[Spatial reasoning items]
+ + + + +
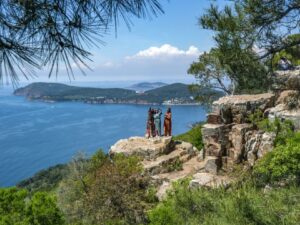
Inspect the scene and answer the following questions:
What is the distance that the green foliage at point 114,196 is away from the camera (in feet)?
44.6

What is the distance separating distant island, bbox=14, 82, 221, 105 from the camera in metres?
125

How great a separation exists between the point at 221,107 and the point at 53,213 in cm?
757

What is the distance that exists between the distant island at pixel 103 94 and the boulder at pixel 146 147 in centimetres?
9919

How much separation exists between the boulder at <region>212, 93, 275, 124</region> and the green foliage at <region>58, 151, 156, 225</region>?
13.2 ft

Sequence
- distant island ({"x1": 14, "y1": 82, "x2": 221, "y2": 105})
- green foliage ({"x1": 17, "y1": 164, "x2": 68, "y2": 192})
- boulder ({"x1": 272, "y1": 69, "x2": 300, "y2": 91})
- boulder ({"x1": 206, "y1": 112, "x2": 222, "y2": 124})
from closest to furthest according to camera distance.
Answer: boulder ({"x1": 272, "y1": 69, "x2": 300, "y2": 91}) < boulder ({"x1": 206, "y1": 112, "x2": 222, "y2": 124}) < green foliage ({"x1": 17, "y1": 164, "x2": 68, "y2": 192}) < distant island ({"x1": 14, "y1": 82, "x2": 221, "y2": 105})

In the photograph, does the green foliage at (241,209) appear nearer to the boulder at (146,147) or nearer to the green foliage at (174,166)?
the green foliage at (174,166)

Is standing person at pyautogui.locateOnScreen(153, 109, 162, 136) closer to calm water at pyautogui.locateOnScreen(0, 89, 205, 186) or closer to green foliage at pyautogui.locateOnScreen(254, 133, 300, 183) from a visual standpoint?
green foliage at pyautogui.locateOnScreen(254, 133, 300, 183)

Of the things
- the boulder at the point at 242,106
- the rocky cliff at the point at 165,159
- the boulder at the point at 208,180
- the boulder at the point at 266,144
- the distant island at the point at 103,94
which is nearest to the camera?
the boulder at the point at 208,180

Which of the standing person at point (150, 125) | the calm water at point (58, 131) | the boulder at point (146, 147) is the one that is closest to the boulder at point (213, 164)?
the boulder at point (146, 147)

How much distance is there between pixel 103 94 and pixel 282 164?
142m

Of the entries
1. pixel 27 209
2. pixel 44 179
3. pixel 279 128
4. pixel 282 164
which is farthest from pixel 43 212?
pixel 44 179

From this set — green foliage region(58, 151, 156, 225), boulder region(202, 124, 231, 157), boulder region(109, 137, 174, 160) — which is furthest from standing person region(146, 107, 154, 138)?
boulder region(202, 124, 231, 157)

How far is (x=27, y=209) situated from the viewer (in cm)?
1197

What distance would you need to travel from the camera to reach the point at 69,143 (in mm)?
75625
+ + + + +
**REQUIREMENT**
Format all of the items above as a JSON list of strings, with one string per line and no blank lines. Leave the pictures out.

**COMPLETE OUTPUT**
[
  "Inspect the scene and answer the following questions:",
  "What is the distance that the green foliage at point 114,196 is away from the camera (in feet)?",
  "44.6",
  "What is the distance separating distant island, bbox=14, 82, 221, 105 from the camera in metres?",
  "125",
  "How great a separation exists between the point at 221,107 and the point at 53,213 in cm?",
  "757",
  "What is the distance that exists between the distant island at pixel 103 94 and the boulder at pixel 146 147 in centimetres?",
  "9919",
  "How much separation exists between the boulder at <region>212, 93, 275, 124</region> and the green foliage at <region>58, 151, 156, 225</region>?",
  "13.2 ft",
  "Sequence",
  "- distant island ({\"x1\": 14, \"y1\": 82, \"x2\": 221, \"y2\": 105})",
  "- green foliage ({\"x1\": 17, \"y1\": 164, \"x2\": 68, \"y2\": 192})",
  "- boulder ({\"x1\": 272, \"y1\": 69, \"x2\": 300, \"y2\": 91})",
  "- boulder ({\"x1\": 206, \"y1\": 112, \"x2\": 222, \"y2\": 124})",
  "from closest to furthest according to camera distance.",
  "Answer: boulder ({\"x1\": 272, \"y1\": 69, \"x2\": 300, \"y2\": 91}) < boulder ({\"x1\": 206, \"y1\": 112, \"x2\": 222, \"y2\": 124}) < green foliage ({\"x1\": 17, \"y1\": 164, \"x2\": 68, \"y2\": 192}) < distant island ({\"x1\": 14, \"y1\": 82, \"x2\": 221, \"y2\": 105})",
  "In the photograph, does the green foliage at (241,209) appear nearer to the boulder at (146,147) or nearer to the green foliage at (174,166)?",
  "the green foliage at (174,166)",
  "Is standing person at pyautogui.locateOnScreen(153, 109, 162, 136) closer to calm water at pyautogui.locateOnScreen(0, 89, 205, 186) or closer to green foliage at pyautogui.locateOnScreen(254, 133, 300, 183) from a visual standpoint?",
  "green foliage at pyautogui.locateOnScreen(254, 133, 300, 183)",
  "Of the things",
  "- the boulder at the point at 242,106",
  "- the rocky cliff at the point at 165,159",
  "- the boulder at the point at 208,180",
  "- the boulder at the point at 266,144",
  "- the distant island at the point at 103,94",
  "which is nearest to the camera?",
  "the boulder at the point at 208,180",
  "Which of the standing person at point (150, 125) | the calm water at point (58, 131) | the boulder at point (146, 147) is the one that is closest to the boulder at point (213, 164)?",
  "the boulder at point (146, 147)",
  "How much distance is there between pixel 103 94 and pixel 282 164?",
  "142m",
  "Of the entries",
  "1. pixel 27 209",
  "2. pixel 44 179",
  "3. pixel 279 128",
  "4. pixel 282 164",
  "which is farthest from pixel 43 212?",
  "pixel 44 179",
  "From this set — green foliage region(58, 151, 156, 225), boulder region(202, 124, 231, 157), boulder region(109, 137, 174, 160) — which is furthest from standing person region(146, 107, 154, 138)?",
  "boulder region(202, 124, 231, 157)",
  "How far is (x=27, y=209) situated from the viewer (in cm)?",
  "1197",
  "What distance would you need to travel from the camera to reach the point at 69,143 (in mm)?",
  "75625"
]